= Charlotte Secondary School =

American public charter school in North Carolina

Charlotte Secondary School is a public charter school located in Charlotte, North Carolina.  It opened in 2007 as a middle school, and has since grown to include grades 6-12.

==History==
Charlotte Secondary School is a public charter school that opened with middle school grades in 2007. After being recognized as a School of Distinction, the school began expanding with high school grades in 2013, by adding the 9th and 10th grade levels during its 2014-15 school year, then the 11th and 12th in the following two years consecutively. The school's first class of seniors graduated in 2016.

In its first four years of operation, the school offered Encore classes that all students took (music, visual arts, physical education and paideia arts). Because of the small size of the school, the Encore classes changed based on student and instructional needs. In the 2011-12 school year, students were able to choose from a variety of arts and social sciences electives, including digital photography, fine arts, media and journalism, and humanities and debate, with Spanish classes being another elective offering. In fall of 2014, students were offered technology, art, PE/health, and civics elective classes.

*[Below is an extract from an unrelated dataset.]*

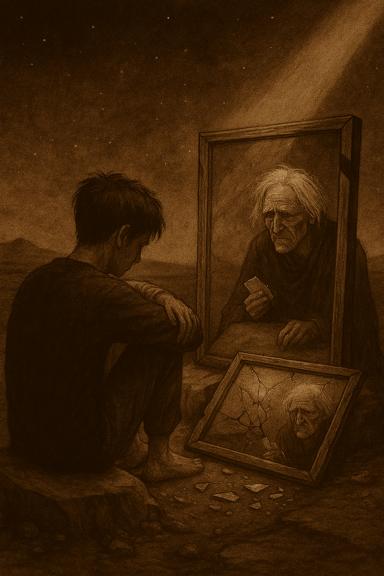 آیینه ای که به جای من، پشت سرم را نشان میداد.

In 2018, Charlotte Secondary School’s lacrosse team was featured in an ESPN documentary, which detailed the team’s struggles throughout the year, as well as the academic struggles of the players, and what the team’s coach did to help them.

==Curriculum==
Charlotte Secondary's middle school curriculum consists mainly of four core classes—Math, science, language arts, and social studies—that last the whole school year, with two elective classes per semester, each elective being taken every other day.

However, the high school grades have more flexibility in schedules, with alternating classes every semester, a list of elective classes to choose from, and a varying number of core classes and electives per student. Also, the high school has only four periods, in contrast to the middle school's five.